Laden Anwälte ihre Mandanten oder Geschäftsfreunde zum Essen ein, können sie von der Rechnung 70 Prozent als Betriebsausgaben absetzen. Dann müssen sie dem Finanzamt allerdings die Gäste und den konkreten Anlass für die Einladung nennen. Der Bundesfinanzhof (BFH) hat entschieden, dass sie nicht auf ihre Schweigepflicht pochen können (Az. IV R 50/01).

Erklärungen wie Arbeits-, Info-, Hintergrundgespräch, Geschäftsessen oder Kontaktpflege muss das Finanzamt nicht anerkennen. Es kann verlangen, dass Anwälte den betrieblichen Anlass für das Essen genauer beschreiben.
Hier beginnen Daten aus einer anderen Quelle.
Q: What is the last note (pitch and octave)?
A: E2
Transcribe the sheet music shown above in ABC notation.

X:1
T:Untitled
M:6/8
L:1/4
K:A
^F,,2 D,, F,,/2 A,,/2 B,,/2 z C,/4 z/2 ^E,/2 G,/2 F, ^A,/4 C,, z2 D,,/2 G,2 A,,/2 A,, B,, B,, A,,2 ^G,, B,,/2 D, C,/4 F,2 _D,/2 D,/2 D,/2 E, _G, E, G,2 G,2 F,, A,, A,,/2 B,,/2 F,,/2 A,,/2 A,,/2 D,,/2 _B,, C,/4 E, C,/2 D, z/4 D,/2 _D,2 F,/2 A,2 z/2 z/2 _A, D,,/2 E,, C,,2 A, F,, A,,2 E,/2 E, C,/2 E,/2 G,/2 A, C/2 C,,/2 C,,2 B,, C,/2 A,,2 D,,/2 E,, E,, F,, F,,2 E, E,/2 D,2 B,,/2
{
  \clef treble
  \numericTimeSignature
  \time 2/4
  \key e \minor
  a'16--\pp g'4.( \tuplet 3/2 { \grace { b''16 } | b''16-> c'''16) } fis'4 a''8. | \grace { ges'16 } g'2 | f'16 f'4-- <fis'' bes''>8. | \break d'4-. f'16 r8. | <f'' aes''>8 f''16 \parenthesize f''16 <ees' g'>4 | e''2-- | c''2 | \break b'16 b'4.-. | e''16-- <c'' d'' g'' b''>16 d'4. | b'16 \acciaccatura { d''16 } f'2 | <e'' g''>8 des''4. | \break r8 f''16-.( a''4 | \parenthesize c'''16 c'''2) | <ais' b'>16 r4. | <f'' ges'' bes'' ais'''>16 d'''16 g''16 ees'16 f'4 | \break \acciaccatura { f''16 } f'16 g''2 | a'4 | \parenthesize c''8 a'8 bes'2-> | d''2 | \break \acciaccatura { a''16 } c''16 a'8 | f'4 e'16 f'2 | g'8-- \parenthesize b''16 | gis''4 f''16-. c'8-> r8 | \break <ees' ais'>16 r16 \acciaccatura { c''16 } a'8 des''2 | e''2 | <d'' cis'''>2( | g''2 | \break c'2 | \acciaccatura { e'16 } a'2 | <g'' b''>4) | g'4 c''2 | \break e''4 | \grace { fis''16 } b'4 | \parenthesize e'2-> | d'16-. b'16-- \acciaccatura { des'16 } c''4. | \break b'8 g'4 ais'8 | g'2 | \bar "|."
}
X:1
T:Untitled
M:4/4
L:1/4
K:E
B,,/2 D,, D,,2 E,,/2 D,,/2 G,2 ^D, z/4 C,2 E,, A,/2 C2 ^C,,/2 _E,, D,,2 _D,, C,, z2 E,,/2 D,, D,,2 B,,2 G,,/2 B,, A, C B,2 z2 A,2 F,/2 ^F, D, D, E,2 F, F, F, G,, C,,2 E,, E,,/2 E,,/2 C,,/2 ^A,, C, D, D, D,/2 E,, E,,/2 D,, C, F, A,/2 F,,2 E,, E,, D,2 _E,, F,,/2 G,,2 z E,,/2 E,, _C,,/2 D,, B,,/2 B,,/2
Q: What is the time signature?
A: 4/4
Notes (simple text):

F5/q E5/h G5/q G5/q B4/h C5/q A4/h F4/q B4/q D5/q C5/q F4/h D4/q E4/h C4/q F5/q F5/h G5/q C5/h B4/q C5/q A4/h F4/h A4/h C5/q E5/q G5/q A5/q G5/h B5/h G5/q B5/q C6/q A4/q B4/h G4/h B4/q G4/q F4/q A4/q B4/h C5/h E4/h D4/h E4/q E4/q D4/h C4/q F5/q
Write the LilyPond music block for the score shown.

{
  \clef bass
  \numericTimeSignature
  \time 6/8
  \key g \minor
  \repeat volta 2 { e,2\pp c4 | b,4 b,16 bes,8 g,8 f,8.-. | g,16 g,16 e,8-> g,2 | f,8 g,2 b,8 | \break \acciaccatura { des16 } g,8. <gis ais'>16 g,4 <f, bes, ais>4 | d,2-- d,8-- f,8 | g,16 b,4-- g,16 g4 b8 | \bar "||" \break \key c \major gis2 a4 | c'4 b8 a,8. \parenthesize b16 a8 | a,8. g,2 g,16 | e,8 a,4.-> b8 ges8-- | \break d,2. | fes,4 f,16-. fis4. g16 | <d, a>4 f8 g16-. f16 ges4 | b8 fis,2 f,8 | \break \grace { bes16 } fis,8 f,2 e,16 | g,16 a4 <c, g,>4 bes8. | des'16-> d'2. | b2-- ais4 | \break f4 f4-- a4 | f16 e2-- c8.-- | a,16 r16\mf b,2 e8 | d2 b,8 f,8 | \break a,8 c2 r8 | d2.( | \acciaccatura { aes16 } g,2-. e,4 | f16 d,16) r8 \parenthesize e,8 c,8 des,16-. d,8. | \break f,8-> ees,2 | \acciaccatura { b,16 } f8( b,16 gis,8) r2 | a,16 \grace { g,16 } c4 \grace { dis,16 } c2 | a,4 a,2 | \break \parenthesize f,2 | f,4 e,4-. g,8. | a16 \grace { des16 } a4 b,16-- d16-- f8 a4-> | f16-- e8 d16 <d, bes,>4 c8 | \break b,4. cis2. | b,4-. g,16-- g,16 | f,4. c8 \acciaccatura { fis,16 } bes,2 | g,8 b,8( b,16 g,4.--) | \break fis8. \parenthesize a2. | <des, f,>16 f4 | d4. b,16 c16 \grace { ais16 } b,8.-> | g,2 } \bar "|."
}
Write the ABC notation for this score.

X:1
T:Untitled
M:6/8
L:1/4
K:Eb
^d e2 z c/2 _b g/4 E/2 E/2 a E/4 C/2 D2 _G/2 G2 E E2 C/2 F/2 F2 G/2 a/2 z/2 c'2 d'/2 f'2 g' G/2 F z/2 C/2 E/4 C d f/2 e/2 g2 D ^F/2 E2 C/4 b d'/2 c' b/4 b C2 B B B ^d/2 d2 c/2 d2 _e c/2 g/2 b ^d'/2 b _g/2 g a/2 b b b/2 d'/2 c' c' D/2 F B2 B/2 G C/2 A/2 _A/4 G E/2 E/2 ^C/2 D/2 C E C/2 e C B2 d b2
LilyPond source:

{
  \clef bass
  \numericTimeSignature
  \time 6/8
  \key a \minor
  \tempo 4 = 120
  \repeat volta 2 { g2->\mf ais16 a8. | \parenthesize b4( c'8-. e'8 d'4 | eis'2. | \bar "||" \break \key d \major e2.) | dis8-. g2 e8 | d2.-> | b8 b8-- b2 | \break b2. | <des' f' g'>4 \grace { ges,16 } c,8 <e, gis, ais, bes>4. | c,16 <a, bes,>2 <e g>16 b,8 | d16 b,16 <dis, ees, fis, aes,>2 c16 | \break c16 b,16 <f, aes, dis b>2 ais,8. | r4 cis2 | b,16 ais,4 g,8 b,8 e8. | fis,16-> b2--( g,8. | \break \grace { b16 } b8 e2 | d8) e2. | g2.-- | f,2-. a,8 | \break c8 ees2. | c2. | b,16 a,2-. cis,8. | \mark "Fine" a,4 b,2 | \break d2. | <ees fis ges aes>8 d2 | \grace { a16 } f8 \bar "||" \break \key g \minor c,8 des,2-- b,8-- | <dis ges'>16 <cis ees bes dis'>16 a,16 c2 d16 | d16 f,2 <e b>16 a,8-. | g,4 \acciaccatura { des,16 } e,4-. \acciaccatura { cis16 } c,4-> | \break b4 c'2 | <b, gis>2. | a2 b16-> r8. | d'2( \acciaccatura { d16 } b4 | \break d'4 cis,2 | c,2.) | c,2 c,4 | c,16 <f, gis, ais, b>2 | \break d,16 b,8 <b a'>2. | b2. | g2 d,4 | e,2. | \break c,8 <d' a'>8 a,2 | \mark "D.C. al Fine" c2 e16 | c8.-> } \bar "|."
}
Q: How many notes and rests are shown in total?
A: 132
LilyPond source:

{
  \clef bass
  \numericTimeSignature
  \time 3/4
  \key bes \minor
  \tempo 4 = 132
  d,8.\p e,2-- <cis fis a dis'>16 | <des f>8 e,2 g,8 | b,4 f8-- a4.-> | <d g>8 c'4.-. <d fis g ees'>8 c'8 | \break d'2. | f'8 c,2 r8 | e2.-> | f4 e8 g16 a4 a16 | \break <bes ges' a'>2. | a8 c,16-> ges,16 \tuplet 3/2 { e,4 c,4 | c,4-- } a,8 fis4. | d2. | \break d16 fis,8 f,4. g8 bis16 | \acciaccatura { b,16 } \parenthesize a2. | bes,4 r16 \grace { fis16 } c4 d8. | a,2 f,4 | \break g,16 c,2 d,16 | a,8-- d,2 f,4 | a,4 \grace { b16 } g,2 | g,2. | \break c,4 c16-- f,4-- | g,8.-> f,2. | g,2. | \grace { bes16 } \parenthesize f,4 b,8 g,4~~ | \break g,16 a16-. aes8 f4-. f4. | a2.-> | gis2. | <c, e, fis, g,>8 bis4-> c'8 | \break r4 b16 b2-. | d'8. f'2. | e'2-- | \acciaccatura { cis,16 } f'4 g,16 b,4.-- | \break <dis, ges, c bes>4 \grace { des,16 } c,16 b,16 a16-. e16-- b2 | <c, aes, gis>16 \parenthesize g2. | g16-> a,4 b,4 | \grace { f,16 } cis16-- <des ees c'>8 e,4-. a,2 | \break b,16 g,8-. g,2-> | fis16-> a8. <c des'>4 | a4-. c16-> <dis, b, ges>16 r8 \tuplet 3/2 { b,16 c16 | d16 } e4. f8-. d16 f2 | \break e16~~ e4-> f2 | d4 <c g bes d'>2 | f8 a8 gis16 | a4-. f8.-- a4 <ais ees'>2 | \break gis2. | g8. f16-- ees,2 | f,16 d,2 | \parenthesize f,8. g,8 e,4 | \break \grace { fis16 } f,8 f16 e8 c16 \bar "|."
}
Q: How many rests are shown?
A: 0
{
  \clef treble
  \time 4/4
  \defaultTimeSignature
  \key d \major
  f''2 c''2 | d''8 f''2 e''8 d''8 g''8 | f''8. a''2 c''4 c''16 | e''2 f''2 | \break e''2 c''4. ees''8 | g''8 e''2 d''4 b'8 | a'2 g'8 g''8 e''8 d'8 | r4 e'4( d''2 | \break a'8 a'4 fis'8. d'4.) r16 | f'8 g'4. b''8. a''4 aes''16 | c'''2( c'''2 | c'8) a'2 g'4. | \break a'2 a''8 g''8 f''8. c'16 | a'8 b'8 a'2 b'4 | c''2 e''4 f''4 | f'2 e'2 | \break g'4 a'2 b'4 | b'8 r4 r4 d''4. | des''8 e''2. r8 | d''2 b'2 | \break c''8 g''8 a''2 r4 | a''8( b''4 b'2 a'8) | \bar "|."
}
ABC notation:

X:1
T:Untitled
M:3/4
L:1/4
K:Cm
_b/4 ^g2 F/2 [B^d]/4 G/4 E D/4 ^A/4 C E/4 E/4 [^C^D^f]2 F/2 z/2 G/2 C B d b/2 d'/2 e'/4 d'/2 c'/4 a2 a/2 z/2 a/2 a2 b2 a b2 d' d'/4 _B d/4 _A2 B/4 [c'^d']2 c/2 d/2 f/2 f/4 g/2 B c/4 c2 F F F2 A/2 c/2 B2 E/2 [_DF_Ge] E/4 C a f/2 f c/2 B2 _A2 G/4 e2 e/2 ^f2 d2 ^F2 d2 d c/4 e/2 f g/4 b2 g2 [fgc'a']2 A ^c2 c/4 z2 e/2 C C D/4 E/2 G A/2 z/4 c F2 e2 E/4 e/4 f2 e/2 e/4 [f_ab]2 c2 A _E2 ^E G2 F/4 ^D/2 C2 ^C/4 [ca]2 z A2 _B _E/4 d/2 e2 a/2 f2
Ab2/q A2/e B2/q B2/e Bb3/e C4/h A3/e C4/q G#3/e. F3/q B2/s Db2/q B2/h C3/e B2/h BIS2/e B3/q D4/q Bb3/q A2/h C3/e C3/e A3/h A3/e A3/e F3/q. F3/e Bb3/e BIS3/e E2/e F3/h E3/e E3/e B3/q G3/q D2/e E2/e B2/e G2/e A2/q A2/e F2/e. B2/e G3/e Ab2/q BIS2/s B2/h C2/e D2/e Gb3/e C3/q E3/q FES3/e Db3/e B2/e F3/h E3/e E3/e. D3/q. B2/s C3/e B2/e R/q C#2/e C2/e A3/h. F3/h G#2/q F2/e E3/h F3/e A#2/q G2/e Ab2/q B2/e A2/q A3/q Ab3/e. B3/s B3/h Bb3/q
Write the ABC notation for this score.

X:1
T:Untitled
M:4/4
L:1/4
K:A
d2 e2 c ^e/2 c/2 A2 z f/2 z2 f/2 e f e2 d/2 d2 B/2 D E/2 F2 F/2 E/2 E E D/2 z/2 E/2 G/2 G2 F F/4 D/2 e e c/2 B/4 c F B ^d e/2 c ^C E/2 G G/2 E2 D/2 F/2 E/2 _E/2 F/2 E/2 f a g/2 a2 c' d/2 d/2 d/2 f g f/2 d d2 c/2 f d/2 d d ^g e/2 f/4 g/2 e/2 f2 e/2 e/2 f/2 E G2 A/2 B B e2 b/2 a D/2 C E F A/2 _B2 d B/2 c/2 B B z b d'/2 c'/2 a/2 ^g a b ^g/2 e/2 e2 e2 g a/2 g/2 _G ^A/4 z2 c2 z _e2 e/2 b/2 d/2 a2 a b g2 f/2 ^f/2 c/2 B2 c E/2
Nur Gesprächsdetails wie die mögliche ­Steuerhinterziehung eines Mandanten können sie ausklammern.

Davon abgesehen müssen Mandanten nach dem Urteil des BFH damit rechnen, dass der konkrete Anlass für das Essen und ihr Name beim Finanzamt bekannt werden. Das akzeptieren sie, wenn sie die Einladung annehmen. Wer anonym bleiben will, lässt sich also lieber nicht von seinem Anwalt einladen.